Eliad Dias – Tenho primos que são policiais e é uma eterna briga. Nem fazemos mais Natal juntos. O meu avô já era da Força Pública, essa questão vem de lá. Eles não entendem que na PM, a escola militar, a formação, é voltada para a questão da violência. Existe um grupo no Brasil a quem você precisa dominar e exterminar, que é a população negra, a maioria do país. Não é concebível que um policial vai aprender a fazer uma prisão em curso que se tenha bonecos negros para ele aprender. É inconcebível. Minha filha é negra e a avisei: se tiver em um grupo de jovens e alguém estiver usando drogas, você vai sair. Eles, se forem brancos, serão os usuários e você será entendida como a traficante. É questão de segurança. Teve o rapaz que ficou preso por estar com 10 gramas de maconha e morreu com Covid-19. Fosse branco ele seria usuário. Como é negro, é traficante.

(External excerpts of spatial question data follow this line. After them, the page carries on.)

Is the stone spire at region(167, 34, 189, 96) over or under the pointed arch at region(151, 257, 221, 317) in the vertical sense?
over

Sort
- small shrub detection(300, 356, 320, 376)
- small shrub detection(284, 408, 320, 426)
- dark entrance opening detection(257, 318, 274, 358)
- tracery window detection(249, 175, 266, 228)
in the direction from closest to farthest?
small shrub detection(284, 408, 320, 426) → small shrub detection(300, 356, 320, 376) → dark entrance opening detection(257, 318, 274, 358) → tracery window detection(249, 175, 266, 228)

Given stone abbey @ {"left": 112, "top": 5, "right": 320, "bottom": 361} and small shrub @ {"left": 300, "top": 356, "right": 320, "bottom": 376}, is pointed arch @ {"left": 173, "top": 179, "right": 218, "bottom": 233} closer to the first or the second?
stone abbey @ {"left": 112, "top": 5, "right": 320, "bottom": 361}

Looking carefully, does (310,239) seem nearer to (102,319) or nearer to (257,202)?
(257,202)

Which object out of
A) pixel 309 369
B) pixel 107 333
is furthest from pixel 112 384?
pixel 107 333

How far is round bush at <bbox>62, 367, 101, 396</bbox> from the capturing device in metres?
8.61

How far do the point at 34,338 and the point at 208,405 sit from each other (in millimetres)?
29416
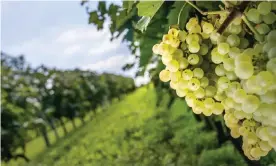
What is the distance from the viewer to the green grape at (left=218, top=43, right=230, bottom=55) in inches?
21.8

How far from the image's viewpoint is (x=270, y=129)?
551mm

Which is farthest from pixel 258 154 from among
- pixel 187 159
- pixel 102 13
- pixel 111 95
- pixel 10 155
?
pixel 111 95

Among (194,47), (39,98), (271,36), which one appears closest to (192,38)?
(194,47)

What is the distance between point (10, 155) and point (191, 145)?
10531 millimetres

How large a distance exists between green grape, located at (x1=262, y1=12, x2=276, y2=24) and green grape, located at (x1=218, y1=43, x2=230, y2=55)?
55 millimetres

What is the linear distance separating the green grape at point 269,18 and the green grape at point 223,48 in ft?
0.18

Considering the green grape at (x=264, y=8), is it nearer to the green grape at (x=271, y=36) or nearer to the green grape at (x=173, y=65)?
the green grape at (x=271, y=36)

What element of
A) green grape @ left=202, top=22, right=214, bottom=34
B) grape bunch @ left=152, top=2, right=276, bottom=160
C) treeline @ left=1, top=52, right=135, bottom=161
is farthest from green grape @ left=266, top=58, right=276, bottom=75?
treeline @ left=1, top=52, right=135, bottom=161

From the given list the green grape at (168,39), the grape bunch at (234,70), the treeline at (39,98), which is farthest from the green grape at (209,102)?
the treeline at (39,98)

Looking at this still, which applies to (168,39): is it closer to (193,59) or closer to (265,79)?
(193,59)

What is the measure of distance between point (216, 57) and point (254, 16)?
8 cm

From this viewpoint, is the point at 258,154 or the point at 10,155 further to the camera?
the point at 10,155

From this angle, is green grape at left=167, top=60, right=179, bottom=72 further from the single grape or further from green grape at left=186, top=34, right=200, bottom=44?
the single grape

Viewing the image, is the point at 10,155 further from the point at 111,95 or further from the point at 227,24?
the point at 111,95
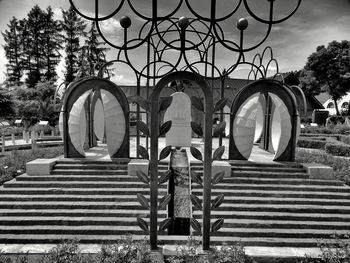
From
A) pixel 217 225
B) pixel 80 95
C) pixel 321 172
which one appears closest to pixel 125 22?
pixel 217 225

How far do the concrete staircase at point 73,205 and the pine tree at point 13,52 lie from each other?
138 feet

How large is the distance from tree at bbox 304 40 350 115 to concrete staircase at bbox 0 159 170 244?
42.1 metres

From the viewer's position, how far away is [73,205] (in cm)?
707

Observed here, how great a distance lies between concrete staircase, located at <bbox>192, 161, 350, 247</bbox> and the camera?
6.27m

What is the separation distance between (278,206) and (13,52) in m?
49.8

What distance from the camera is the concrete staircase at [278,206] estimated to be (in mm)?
6266

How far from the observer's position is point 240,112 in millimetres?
9578

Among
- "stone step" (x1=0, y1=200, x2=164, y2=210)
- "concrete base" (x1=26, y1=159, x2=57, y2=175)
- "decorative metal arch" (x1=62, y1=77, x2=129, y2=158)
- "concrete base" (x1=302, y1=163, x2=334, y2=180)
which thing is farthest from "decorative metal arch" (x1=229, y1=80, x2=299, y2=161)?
"concrete base" (x1=26, y1=159, x2=57, y2=175)

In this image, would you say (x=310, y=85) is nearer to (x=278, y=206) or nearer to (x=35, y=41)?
(x=278, y=206)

Ponte – O recrudescimento da ação policial vai além do discurso nacional, aparece nas falas de governadores, como João Doria (PSDB) e Wilson Witzel (PSC).
Eliad Dias – O Doria, logo que assumiu, disse que a polícia iria agir para matar, por isso ganhou [a eleição]. Um monte de gente entende que a violência vai acabar quando matarem os negros que não trabalham. Não conseguem entender esse racismo estrutural de a pessoa estar naquela situação, de termos meninos negros pedindo dinheiro no farol, de não terminarem a escola. A escola pública não os incentiva a ficar. Pelo contrário, os fazem sair. O professor não dispõe de tempo nem de olhar com carinho aos alunos. A autoestima é afetada, eles ficam no fundo, o professor não dá bola, acham que serão o futuro pagodeiro, ladrão ou jogador de futebol. E já sabe, é escadinha: não vai bem na escola, não consegue trabalho, não tem autoestima suficiente porque a sociedade diz que não serve para nada. A pessoa acredita nisso e acontece o que acontece. É estrutura, um ciclo. Teve reportagem recente do Frei Davi denunciando racismo nas igrejas. É estrutural. O Silvio [de Almeida, advogado] fez tanto sucesso no Roda Viva por conta disso. Mas o Brasil não discute, prefere matar, ir para o genocídio.